The need of a conscience keeper like Valmiki to Rama

The need of a conscience keeper like Valmiki to Rama

Unconditional love is supreme.

 It is the ability to love without being judgmental.The basis of this concept lies in the fact that no one is perfect; hence there is really no point in nitpicking. Unfair criticism can only lead to a lot of unpleasantness and sometimes bad blood making our lives onerous. 

This certainly does not mean that we must lose our sense of discretion and adopt the love me, love my dog policy. We must garner enough moral courage and cultivate the ability play the conscience keeper of our loved ones.

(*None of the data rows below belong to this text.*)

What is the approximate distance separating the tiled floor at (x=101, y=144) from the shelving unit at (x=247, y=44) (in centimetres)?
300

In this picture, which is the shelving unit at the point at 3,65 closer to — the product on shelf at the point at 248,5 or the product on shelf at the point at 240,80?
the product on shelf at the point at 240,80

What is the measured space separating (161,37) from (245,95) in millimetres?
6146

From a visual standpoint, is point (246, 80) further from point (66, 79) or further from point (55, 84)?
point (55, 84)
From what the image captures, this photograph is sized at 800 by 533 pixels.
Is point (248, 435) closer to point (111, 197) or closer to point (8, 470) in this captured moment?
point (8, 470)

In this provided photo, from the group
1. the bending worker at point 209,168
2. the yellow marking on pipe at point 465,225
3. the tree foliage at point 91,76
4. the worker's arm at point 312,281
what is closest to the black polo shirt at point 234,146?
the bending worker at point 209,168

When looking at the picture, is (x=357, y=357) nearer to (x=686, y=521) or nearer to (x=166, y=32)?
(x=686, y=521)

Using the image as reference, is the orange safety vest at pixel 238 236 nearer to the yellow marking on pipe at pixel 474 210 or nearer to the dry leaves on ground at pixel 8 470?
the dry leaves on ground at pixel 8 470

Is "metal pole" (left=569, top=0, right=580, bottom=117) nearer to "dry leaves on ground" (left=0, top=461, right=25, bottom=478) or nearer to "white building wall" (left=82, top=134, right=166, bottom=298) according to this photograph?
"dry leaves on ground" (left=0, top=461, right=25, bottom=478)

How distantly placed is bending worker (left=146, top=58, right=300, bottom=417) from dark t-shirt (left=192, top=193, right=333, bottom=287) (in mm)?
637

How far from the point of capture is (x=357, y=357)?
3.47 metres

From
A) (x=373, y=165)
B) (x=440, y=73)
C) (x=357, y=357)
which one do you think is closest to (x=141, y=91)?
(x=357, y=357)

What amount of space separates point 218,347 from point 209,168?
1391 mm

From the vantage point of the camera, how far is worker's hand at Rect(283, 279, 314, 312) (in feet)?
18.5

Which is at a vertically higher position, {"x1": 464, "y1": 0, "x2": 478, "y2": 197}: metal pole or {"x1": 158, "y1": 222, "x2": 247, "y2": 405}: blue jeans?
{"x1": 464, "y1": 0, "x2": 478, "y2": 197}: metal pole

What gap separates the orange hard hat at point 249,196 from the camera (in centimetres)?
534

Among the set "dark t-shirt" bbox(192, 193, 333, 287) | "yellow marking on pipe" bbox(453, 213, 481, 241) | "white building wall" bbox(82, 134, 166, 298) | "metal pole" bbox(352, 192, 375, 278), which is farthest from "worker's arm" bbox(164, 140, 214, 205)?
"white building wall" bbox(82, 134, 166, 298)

Valmiki, the contemporary of the great king Rama, composed the Ramayana at the behest of Narada. 

He was completely in awe of the righteous character of the principled king who steadfastly trod on the path of truth despite all odds. It was around this time he came across the abandoned pregnant wife of his hero. Despite being unattached at the personal level, he took the responsibility of Sita. 

He offered her consolation, asylum and paternal care in his hermitage till she delivered her sons.

He took the initiative to bring up the royal scions of the Raghu clan. 

In other words he was their much required friend, philosopher and guide. As they grew up he helped them excel in academics, martial arts and life skills. In addition he taught them to sing his magnum opus – The Ramayana, in the most scintillating manner. 

He took care not to reveal that they were the off springs of the estranged royal couple. 

When the king of Ayodhya announced the Ashwamedha Yagna, he made it a point to send the young sons of Rama to Ayodhya and sing the Ramayana to the public. 

He was very sure that, sooner or later, the talent and the content of the recital by the twins would reach the ears of Rama and they would be summoned to perform in his royal presence. 

Valmiki considered and projected Rama as a paragon of virtues and an epitome of all that is good and great. 

Yet the sage did not deter from holding a mirror to his hero Rama and sensitise him to the pathos created after the aftermath of his righteous action of abandoning Sita in order to quell the loose talk triggered by a washer man in Ayodhya.  By doing so, he became instrumental in putting the spotlight on Rama’s undying love for Sita and reuniting the king with his sons over a course of events.